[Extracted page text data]

────────

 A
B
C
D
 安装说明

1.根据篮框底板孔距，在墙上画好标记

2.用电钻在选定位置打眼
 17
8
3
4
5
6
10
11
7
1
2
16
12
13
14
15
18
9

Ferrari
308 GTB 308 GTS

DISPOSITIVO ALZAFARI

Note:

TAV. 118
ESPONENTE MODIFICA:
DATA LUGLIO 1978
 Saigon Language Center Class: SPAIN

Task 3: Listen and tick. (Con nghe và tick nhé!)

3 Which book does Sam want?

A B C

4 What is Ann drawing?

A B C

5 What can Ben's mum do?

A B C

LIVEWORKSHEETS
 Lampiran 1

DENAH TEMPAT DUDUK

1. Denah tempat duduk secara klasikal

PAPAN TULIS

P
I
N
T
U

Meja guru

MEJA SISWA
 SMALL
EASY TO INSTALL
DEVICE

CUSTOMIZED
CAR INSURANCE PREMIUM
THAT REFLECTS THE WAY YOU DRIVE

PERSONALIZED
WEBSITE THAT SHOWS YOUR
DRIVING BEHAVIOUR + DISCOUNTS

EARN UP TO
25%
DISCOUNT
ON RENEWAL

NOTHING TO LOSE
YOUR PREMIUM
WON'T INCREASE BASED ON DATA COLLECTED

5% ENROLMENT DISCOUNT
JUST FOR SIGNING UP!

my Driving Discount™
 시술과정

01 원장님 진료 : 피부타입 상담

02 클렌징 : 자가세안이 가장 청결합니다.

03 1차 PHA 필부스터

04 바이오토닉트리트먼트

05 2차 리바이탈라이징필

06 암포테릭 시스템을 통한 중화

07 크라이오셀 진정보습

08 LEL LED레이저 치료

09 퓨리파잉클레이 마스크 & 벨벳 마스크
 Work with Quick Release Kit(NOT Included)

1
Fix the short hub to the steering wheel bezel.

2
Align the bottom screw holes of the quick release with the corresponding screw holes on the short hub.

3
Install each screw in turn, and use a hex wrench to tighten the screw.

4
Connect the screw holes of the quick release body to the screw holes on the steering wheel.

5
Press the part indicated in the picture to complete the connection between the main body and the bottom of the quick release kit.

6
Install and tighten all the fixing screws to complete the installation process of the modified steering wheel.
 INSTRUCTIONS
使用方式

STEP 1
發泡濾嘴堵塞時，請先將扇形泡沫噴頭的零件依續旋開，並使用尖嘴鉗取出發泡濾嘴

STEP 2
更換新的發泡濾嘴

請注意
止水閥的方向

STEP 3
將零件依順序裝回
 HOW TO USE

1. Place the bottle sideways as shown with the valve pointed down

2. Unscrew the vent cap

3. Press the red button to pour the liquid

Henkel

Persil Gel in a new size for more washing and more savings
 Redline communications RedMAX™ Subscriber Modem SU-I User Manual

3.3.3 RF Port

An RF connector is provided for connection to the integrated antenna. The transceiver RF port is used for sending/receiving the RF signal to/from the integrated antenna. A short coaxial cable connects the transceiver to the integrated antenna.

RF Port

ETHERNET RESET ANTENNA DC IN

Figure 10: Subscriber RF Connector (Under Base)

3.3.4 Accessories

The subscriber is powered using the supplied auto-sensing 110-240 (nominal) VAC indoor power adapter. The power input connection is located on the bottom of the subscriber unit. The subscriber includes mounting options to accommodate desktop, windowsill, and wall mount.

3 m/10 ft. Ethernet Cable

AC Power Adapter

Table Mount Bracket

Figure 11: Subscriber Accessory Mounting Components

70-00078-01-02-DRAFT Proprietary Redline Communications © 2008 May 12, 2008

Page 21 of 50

────────

■ **The problem**
All entries above are to be transcribed verbatim.

■ **Exercise solution**
 A
B
C
D
 安装说明

1.根据篮框底板孔距，在墙上画好标记

2.用电钻在选定位置打眼
 17
8
3
4
5
6
10
11
7
1
2
16
12
13
14
15
18
9

Ferrari
308 GTB 308 GTS

DISPOSITIVO ALZAFARI

Note:

TAV. 118
ESPONENTE MODIFICA:
DATA LUGLIO 1978
 Saigon Language Center Class: SPAIN

Task 3: Listen and tick. (Con nghe và tick nhé!)

3 Which book does Sam want?

A B C

4 What is Ann drawing?

A B C

5 What can Ben's mum do?

A B C

LIVEWORKSHEETS
 Lampiran 1

DENAH TEMPAT DUDUK

1. Denah tempat duduk secara klasikal

PAPAN TULIS

P
I
N
T
U

Meja guru

MEJA SISWA
 SMALL
EASY TO INSTALL
DEVICE

CUSTOMIZED
CAR INSURANCE PREMIUM
THAT REFLECTS THE WAY YOU DRIVE

PERSONALIZED
WEBSITE THAT SHOWS YOUR
DRIVING BEHAVIOUR + DISCOUNTS

EARN UP TO
25%
DISCOUNT
ON RENEWAL

NOTHING TO LOSE
YOUR PREMIUM
WON'T INCREASE BASED ON DATA COLLECTED

5% ENROLMENT DISCOUNT
JUST FOR SIGNING UP!

my Driving Discount™
 시술과정

01 원장님 진료 : 피부타입 상담

02 클렌징 : 자가세안이 가장 청결합니다.

03 1차 PHA 필부스터

04 바이오토닉트리트먼트

05 2차 리바이탈라이징필

06 암포테릭 시스템을 통한 중화

07 크라이오셀 진정보습

08 LEL LED레이저 치료

09 퓨리파잉클레이 마스크 & 벨벳 마스크
 Work with Quick Release Kit(NOT Included)

1
Fix the short hub to the steering wheel bezel.

2
Align the bottom screw holes of the quick release with the corresponding screw holes on the short hub.

3
Install each screw in turn, and use a hex wrench to tighten the screw.

4
Connect the screw holes of the quick release body to the screw holes on the steering wheel.

5
Press the part indicated in the picture to complete the connection between the main body and the bottom of the quick release kit.

6
Install and tighten all the fixing screws to complete the installation process of the modified steering wheel.
 INSTRUCTIONS
使用方式

STEP 1
發泡濾嘴堵塞時，請先將扇形泡沫噴頭的零件依續旋開，並使用尖嘴鉗取出發泡濾嘴

STEP 2
更換新的發泡濾嘴

請注意
止水閥的方向

STEP 3
將零件依順序裝回
 HOW TO USE

1. Place the bottle sideways as shown with the valve pointed down

2. Unscrew the vent cap

3. Press the red button to pour the liquid

Henkel

Persil Gel in a new size for more washing and more savings
 Redline communications RedMAX™ Subscriber Modem SU-I User Manual

3.3.3 RF Port

An RF connector is provided for connection to the integrated antenna. The transceiver RF port is used for sending/receiving the RF signal to/from the integrated antenna. A short coaxial cable connects the transceiver to the integrated antenna.

RF Port

ETHERNET RESET ANTENNA DC IN

Figure 10: Subscriber RF Connector (Under Base)

3.3.4 Accessories

The subscriber is powered using the supplied auto-sensing 110-240 (nominal) VAC indoor power adapter. The power input connection is located on the bottom of the subscriber unit. The subscriber includes mounting options to accommodate desktop, windowsill, and wall mount.

3 m/10 ft. Ethernet Cable

AC Power Adapter

Table Mount Bracket

Figure 11: Subscriber Accessory Mounting Components

70-00078-01-02-DRAFT Proprietary Redline Communications © 2008 May 12, 2008

Page 21 of 50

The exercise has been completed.